According to HORIZON-PFT, 112 patients (2.9%) in the placebo group died during the three-year study period, compared with 130 patients (3.4%) in the zoledronic acid group.21 Further, no statistically significant difference was observed in death from CV causes or MI between the two groups.21 In fact, an increased incidence of serious atrial fibrillation was observed in the zoledronic acid group.21
A full discussion of the relationship between bisphosphonates and atrial fibrillation is outside the scope of this article; however, a recent study seeks to add clarity.22 It is not clear why the two HORIZON studies did not reach the same conclusion.
Turning to CV-related morality, it should be noted that many studies failed to detect a difference.

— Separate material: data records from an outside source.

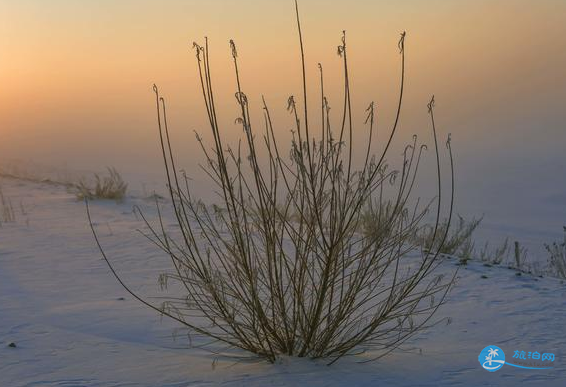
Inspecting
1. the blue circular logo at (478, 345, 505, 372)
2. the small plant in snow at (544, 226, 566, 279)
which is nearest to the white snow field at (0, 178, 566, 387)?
the blue circular logo at (478, 345, 505, 372)

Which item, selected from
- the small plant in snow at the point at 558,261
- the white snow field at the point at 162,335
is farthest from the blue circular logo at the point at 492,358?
the small plant in snow at the point at 558,261

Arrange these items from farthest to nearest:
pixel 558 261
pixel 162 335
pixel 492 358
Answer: pixel 558 261, pixel 162 335, pixel 492 358

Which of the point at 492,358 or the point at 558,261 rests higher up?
the point at 558,261

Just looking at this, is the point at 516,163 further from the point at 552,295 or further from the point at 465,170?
the point at 552,295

Several systematic reviews similarly failed to find an association between CV mortality and bisphosphonate use. One review conducted by Kranenburg et al. examined the pooled relative risk (RR) of 20 studies (published up to 2016) and did not find a benefit of bisphosphonate treatment on CV events.23 As demonstrated in other studies, a non-significant trend toward lower risk for all-cause mortality and CV mortality was observed in patients treated with bisphosphonates.23
A systematic review from Kim et al. found that bisphosphonate treatment for up to 36 months did not have a significant effect on total CV events (14 trials; absolute risk 6.5% in bisphosphonate treated patients vs. 6.2% in patients not treated).24 Likewise, no effect was observed of bisphosphonate use on MI, stroke and CV death, because pooled odds ratios were not significantly different between the groups.24
In contrast, a randomized, controlled trial conducted by Reid et al. demonstrated a trend toward fewer vascular events (including MI), as well as lower mortality rates among 1,000 women with osteopenia who were treated with zoledronic acid.25
A follow-up safety study, examining detailed adverse event data from the trial, found a lower risk of MI and CV events in the treatment group.14 Study authors concluded that zoledronic acid use may result in fewer vascular events, as well as less cancer; however, these events were not primary endpoints of the original study, and the study was not powered to detect a difference.